◆ **The request**
Put the rows into a Markdown table with the columns No. and Line, starting at the line that contains "Is the tree at [318,152] closer to the brown" and ending at the line that contains "2.56 meters", with both of those lines included. Give each line its own number and leave out the blank lines.

◆ **Records supplied**
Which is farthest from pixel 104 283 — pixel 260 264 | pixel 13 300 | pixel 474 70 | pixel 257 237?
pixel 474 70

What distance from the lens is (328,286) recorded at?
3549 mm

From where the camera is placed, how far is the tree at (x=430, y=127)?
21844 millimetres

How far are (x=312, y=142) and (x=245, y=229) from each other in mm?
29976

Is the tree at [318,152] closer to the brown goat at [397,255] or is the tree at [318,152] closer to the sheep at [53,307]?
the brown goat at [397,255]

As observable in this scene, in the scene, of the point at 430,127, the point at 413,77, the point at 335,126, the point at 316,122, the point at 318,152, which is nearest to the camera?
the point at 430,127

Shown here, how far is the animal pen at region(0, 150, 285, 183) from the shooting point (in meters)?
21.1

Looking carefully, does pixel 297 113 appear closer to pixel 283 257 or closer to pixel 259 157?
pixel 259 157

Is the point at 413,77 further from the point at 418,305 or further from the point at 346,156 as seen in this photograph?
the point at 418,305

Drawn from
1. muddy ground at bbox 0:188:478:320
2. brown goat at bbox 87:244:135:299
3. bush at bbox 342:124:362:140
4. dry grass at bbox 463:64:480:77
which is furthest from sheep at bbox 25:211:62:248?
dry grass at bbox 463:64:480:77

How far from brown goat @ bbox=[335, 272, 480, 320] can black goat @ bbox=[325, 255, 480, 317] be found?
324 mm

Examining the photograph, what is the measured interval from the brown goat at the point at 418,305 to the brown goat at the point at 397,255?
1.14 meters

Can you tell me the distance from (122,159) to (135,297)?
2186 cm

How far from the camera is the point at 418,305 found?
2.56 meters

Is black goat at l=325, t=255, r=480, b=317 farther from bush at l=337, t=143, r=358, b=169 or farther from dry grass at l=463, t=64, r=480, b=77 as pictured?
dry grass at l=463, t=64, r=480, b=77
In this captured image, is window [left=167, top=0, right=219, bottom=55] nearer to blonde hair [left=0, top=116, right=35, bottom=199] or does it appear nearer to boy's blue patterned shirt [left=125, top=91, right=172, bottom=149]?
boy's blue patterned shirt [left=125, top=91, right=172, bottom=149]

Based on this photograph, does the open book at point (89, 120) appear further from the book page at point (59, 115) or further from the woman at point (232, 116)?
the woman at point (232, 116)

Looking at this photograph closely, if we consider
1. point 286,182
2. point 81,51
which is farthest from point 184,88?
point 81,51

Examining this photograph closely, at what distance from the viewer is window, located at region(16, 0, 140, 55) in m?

◆ **Solved problem**
| No. | Line |
|---|---|
| 1 | Is the tree at [318,152] closer to the brown goat at [397,255] or is the tree at [318,152] closer to the sheep at [53,307]? |
| 2 | the brown goat at [397,255] |
| 3 | As observable in this scene, in the scene, of the point at 430,127, the point at 413,77, the point at 335,126, the point at 316,122, the point at 318,152, which is nearest to the camera? |
| 4 | the point at 430,127 |
| 5 | Shown here, how far is the animal pen at region(0, 150, 285, 183) from the shooting point (in meters)? |
| 6 | 21.1 |
| 7 | Looking carefully, does pixel 297 113 appear closer to pixel 283 257 or closer to pixel 259 157? |
| 8 | pixel 259 157 |
| 9 | Is the point at 413,77 further from the point at 418,305 or further from the point at 346,156 as seen in this photograph? |
| 10 | the point at 418,305 |
| 11 | Drawn from |
| 12 | 1. muddy ground at bbox 0:188:478:320 |
| 13 | 2. brown goat at bbox 87:244:135:299 |
| 14 | 3. bush at bbox 342:124:362:140 |
| 15 | 4. dry grass at bbox 463:64:480:77 |
| 16 | which is furthest from sheep at bbox 25:211:62:248? |
| 17 | dry grass at bbox 463:64:480:77 |
| 18 | How far from brown goat @ bbox=[335, 272, 480, 320] can black goat @ bbox=[325, 255, 480, 317] be found? |
| 19 | 324 mm |
| 20 | Examining the photograph, what is the measured interval from the brown goat at the point at 418,305 to the brown goat at the point at 397,255? |
| 21 | 1.14 meters |
| 22 | Can you tell me the distance from (122,159) to (135,297)? |
| 23 | 2186 cm |
| 24 | How far from the camera is the point at 418,305 found? |
| 25 | 2.56 meters |